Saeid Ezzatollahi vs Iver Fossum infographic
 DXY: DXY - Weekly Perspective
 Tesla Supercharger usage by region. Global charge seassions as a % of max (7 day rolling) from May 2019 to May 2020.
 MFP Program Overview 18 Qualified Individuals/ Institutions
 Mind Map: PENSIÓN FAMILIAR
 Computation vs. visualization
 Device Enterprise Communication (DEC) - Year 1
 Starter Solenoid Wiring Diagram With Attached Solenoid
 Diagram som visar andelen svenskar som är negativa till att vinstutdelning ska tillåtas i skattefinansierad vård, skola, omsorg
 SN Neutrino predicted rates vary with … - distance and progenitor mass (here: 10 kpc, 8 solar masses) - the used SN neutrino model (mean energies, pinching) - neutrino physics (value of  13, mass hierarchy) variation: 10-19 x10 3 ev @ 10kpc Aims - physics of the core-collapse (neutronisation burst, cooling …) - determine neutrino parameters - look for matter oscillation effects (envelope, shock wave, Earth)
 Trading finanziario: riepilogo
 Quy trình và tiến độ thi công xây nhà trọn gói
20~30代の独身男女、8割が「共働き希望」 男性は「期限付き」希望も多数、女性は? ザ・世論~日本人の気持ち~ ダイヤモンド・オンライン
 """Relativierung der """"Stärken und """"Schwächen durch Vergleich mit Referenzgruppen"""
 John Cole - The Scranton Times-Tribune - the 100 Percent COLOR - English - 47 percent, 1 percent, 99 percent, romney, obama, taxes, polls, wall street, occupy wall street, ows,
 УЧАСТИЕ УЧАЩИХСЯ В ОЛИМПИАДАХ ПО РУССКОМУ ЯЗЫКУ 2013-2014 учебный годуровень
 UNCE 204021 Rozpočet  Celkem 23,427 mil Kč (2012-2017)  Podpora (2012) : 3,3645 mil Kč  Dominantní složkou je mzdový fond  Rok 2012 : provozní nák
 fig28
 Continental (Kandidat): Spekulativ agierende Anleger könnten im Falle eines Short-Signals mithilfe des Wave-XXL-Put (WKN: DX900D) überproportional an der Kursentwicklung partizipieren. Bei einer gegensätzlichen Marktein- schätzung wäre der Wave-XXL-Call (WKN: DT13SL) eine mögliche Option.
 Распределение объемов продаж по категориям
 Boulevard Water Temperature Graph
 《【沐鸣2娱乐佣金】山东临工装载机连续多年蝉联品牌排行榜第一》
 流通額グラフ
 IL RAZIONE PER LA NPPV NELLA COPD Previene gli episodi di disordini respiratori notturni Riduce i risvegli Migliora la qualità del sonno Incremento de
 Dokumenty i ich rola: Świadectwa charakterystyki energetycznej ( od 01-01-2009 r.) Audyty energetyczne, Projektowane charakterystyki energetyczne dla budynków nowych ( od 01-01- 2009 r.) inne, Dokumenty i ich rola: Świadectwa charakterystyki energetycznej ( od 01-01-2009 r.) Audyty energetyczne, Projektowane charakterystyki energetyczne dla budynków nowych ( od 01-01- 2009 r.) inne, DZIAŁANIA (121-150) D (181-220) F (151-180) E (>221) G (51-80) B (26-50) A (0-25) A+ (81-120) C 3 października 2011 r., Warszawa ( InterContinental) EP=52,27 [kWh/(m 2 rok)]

- Exercise: Provide the number of lines above containing "Diagram" and nothing else.

- Answer to this task: 2